Commissioned adjutant general in the Continental army by George Washington in 1777, Pickering helped settle the Pennsylvania city of Wilkes-Barre before Washington appointed him Postmaster General in 1791 and Secretary of War four years later; within eleven months he became Washington’s Secretary of State, in which capacity he was directly involved in negotiations related to French spoliation claims. He continued to hold this position under President Adams but was dismissed from his post in 1800 for opposing peace with France. Thereafter, Pickering represented Massachusetts in Congress, becoming an increasingly radical Federalist in his later years, supporting the plot for New England to secede over grievances related to the War of 1812. He left public life in 1817, retiring to his native Salem, whence he penned our letter.

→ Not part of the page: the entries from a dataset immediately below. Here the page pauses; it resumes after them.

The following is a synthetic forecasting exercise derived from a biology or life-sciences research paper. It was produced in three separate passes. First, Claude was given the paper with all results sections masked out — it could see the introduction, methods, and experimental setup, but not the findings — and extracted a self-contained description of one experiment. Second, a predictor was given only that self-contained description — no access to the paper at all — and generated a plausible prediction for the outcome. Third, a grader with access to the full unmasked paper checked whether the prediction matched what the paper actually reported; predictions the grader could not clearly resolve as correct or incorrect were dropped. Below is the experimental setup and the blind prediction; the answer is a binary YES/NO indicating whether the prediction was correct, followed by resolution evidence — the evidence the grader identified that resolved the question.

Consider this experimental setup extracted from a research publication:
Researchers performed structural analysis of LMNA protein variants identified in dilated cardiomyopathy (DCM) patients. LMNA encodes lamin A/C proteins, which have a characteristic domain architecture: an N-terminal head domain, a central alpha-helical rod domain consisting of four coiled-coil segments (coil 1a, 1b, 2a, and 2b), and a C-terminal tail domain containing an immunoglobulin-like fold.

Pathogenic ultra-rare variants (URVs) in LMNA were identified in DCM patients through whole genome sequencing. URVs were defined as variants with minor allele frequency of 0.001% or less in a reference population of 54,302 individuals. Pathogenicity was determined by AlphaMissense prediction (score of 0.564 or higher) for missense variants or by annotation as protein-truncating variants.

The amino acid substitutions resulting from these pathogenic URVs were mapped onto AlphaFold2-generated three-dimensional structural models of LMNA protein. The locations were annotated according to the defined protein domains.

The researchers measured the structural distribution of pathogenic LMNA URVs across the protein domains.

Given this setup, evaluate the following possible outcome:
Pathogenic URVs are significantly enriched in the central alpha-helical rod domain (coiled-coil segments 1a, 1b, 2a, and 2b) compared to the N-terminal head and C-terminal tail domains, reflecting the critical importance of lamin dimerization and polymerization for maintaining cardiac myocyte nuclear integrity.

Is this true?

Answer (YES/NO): YES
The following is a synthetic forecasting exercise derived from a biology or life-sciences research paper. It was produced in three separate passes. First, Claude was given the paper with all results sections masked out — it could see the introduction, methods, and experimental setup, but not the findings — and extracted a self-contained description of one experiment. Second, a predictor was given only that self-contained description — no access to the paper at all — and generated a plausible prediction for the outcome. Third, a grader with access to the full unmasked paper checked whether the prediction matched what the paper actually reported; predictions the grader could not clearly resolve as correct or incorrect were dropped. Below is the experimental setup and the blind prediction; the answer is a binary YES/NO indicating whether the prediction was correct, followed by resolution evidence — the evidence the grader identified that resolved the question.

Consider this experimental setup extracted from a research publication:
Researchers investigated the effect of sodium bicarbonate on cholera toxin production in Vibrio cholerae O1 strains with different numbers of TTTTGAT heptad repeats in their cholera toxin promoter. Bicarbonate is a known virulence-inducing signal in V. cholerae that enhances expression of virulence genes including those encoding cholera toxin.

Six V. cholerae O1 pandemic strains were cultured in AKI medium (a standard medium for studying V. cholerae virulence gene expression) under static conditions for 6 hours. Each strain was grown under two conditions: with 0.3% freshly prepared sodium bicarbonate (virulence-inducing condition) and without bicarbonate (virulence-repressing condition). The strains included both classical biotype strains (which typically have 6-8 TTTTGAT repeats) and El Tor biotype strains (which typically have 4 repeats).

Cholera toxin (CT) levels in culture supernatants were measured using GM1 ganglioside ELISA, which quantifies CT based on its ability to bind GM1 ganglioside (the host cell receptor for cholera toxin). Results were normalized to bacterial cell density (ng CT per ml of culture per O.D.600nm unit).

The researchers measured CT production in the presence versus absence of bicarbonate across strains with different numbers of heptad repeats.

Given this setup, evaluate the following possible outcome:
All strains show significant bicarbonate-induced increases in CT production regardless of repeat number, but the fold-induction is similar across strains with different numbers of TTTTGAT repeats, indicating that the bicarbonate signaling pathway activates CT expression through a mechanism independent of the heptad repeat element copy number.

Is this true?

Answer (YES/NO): NO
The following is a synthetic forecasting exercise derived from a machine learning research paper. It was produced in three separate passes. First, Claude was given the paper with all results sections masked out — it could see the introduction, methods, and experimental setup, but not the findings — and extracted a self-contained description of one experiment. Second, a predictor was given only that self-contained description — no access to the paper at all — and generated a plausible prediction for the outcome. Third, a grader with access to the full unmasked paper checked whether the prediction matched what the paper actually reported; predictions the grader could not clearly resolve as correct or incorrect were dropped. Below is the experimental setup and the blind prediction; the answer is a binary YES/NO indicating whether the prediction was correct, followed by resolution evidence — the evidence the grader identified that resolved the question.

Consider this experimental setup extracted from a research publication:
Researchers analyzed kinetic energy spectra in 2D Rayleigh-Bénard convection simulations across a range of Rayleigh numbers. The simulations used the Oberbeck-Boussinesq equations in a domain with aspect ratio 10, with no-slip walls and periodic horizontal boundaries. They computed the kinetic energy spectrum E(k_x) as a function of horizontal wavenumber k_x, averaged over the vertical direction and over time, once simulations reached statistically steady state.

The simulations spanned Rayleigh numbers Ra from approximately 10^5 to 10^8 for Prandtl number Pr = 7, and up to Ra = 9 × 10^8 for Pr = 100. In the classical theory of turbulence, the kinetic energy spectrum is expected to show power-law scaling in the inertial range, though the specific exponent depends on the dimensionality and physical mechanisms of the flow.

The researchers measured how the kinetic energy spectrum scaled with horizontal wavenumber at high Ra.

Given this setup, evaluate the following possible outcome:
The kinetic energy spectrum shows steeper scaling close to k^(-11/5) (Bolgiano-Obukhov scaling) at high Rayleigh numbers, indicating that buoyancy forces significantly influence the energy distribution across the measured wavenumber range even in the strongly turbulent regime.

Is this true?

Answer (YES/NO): YES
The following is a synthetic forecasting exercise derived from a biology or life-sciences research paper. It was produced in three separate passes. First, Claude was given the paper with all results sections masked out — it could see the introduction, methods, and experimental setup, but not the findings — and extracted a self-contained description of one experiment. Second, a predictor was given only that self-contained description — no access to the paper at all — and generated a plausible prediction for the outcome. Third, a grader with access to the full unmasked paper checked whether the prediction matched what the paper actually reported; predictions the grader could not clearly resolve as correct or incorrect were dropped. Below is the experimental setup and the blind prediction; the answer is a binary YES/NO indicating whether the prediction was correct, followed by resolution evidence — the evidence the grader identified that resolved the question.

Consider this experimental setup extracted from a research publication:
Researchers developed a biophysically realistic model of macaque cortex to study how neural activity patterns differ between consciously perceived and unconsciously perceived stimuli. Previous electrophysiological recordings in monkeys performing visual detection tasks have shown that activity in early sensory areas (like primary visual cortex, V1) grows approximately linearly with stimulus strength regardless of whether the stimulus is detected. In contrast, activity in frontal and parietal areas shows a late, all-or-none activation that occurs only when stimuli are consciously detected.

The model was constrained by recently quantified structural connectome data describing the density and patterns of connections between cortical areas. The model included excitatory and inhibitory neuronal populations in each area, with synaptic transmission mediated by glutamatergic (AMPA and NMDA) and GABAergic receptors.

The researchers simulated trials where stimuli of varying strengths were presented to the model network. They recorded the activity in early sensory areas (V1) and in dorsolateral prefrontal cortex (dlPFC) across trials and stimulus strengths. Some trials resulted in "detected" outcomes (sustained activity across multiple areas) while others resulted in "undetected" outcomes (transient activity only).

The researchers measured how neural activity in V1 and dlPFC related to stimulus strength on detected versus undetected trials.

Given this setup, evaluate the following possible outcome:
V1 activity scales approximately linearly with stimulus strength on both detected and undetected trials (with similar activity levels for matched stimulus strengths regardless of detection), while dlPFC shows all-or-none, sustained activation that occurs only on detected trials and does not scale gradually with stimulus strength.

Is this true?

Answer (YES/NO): YES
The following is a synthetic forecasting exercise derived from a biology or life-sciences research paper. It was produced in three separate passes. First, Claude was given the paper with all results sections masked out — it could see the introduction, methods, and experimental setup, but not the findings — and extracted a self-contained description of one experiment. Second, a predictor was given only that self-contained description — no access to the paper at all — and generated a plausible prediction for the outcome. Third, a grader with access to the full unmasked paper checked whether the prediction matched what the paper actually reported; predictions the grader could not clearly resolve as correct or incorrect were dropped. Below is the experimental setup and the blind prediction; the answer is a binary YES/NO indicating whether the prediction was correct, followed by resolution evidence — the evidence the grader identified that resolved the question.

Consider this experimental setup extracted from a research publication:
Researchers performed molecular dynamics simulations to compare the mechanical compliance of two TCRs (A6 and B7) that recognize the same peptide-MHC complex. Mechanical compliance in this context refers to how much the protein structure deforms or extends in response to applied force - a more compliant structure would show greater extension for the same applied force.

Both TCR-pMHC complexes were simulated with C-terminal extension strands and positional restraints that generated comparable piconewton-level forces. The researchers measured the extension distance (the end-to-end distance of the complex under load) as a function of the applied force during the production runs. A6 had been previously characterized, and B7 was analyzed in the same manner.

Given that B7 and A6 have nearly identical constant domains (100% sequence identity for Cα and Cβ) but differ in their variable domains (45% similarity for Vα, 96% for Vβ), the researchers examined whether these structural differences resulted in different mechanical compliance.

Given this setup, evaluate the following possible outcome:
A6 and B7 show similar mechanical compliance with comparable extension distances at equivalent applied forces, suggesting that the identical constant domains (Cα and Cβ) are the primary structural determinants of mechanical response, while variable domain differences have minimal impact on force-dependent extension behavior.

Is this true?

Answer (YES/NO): NO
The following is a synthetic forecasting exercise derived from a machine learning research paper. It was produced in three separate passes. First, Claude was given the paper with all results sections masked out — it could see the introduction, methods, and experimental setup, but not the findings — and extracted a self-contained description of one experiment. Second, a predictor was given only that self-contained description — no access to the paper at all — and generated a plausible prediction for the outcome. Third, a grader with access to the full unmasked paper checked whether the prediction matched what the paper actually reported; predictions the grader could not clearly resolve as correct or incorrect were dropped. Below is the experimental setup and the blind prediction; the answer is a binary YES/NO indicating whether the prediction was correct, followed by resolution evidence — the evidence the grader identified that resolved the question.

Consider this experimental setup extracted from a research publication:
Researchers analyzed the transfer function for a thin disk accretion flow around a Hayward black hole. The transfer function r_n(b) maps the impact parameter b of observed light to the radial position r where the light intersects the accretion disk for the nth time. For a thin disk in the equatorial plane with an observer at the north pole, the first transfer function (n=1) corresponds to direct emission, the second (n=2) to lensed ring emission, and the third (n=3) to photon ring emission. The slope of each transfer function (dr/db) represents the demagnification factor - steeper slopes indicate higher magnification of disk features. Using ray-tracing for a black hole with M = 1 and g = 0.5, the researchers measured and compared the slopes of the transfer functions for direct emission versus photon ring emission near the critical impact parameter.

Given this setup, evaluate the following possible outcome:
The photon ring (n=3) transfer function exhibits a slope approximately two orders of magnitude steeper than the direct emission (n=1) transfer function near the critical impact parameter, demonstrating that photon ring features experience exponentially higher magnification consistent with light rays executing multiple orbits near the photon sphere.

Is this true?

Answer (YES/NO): NO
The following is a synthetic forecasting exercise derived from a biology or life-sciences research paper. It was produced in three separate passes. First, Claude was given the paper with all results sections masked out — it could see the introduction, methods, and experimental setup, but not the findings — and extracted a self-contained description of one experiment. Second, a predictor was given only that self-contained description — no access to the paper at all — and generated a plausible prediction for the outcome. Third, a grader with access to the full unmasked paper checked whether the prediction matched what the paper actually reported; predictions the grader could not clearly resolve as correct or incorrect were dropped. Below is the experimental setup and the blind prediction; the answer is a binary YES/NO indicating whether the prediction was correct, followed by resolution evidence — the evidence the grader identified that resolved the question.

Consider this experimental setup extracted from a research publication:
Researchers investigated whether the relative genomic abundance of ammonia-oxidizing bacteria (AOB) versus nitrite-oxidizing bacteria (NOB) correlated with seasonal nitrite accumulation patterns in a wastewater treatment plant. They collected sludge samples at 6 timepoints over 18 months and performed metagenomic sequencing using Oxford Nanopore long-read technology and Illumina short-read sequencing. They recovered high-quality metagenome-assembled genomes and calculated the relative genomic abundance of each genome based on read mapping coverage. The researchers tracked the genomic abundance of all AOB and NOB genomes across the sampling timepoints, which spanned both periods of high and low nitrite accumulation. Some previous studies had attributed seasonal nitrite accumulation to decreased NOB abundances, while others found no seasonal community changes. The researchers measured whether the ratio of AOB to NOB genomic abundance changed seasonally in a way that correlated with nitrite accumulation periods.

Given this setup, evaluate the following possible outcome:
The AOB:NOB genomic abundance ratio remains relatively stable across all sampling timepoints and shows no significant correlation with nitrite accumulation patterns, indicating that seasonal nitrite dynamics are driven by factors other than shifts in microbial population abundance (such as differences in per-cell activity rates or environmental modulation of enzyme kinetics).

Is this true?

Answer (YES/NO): NO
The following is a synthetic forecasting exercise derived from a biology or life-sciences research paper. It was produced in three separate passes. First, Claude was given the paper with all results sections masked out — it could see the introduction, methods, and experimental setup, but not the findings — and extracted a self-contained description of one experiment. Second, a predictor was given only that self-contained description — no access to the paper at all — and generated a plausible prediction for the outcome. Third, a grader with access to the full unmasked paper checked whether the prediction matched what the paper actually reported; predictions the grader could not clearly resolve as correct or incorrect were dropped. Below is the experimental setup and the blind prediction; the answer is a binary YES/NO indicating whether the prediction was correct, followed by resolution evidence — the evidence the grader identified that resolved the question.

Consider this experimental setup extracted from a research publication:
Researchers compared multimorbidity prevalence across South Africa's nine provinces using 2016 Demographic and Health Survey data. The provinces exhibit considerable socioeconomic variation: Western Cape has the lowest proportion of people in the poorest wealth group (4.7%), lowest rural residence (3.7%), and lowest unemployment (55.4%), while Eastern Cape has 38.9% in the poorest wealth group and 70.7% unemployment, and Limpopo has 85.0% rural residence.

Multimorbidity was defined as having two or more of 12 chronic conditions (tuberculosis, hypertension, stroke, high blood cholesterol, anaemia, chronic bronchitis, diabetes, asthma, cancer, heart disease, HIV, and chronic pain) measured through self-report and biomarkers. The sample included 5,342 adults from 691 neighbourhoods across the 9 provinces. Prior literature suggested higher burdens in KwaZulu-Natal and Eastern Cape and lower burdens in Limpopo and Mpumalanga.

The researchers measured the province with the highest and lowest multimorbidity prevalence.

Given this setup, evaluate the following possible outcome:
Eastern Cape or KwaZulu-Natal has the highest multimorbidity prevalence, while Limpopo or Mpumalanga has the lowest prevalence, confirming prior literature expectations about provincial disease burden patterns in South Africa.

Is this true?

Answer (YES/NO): NO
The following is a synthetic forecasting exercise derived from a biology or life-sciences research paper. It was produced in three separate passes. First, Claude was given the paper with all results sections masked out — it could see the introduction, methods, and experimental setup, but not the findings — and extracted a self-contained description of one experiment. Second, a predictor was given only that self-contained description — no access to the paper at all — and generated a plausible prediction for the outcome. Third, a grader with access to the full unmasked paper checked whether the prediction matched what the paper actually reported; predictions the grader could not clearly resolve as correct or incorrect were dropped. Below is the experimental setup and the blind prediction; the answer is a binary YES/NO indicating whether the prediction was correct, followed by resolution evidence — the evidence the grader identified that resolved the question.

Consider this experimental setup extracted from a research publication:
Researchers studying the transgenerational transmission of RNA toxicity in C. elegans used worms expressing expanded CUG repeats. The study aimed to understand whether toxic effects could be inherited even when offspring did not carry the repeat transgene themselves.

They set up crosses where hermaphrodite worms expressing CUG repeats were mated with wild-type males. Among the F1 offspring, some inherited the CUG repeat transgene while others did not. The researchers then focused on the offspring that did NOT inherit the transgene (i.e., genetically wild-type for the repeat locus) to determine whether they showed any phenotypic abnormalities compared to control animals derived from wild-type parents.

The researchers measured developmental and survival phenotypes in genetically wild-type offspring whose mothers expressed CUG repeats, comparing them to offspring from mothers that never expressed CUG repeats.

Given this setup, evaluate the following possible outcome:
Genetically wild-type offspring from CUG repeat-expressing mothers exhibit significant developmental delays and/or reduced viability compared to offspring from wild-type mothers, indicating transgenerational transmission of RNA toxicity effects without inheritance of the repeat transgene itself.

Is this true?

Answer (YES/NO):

In 1823, John Adams’ private letters to his cousin, William Cunningham, Jr., a journalist and lawyer, filled with Adams’ unguarded, critical remarks about Thomas Jefferson (1743-1826), who considered Adams a friend, and Alexander Hamilton, by then deceased, were published in an effort to damage the presidential aspirations of John Quincy Adams; Cunningham’s son, was a supporter of Adams’ challenger Andrew Jackson, and published the letters shortly after his father’s suicide. The contents of the letters prompted Pickering to publish A Review of the Correspondence between the Honorable John Adams, Late President of the United States, and the Late William Cunningham in 1824.
In our letter, Pickering discusses French control of Spain and, by extension, Spanish Florida, which Jefferson secretly tried to annex in 1805-1806 by asserting pressure on France. Florida did become part of the United States in 1819 with the Adams-Onis Treaty that ceded the territory to the U.S. in exchange for $5 million in claims against the Spanish government dating back to the Quasi-War.
Our letter records Pickering’s lingering disagreement with the international policy of John Adams as well as Causten’s ongoing pursuit of French spoliation claims.
General wear, but in overall fine condition. With the original address leaf.